**DIRECTIONS FOR THIS TASK:** Convert everything from the line containing "Is the dark" down to the end of the material into a Markdown table with columns No. and Text, numbering each row and omitting blank lines.

--- BEGIN ---

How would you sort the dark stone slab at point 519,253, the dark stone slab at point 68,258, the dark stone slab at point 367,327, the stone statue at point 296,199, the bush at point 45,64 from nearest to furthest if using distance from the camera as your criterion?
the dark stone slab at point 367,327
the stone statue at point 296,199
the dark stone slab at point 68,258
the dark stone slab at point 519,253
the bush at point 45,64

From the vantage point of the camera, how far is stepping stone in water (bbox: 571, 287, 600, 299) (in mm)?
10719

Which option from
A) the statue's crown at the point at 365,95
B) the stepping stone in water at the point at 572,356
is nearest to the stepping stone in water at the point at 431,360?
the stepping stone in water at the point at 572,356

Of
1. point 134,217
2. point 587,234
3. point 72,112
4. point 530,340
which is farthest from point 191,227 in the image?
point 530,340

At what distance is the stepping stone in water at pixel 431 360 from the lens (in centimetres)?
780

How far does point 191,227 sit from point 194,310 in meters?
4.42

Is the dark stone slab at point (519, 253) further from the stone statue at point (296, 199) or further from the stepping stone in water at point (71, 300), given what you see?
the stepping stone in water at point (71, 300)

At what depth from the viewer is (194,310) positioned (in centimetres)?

--- END ---

**CORRECT RESPONSE:**
| No. | Text |
|---|---|
| 1 | Is the dark stone slab at point (519, 253) further from the stone statue at point (296, 199) or further from the stepping stone in water at point (71, 300), given what you see? |
| 2 | the stepping stone in water at point (71, 300) |
| 3 | At what depth from the viewer is (194,310) positioned (in centimetres)? |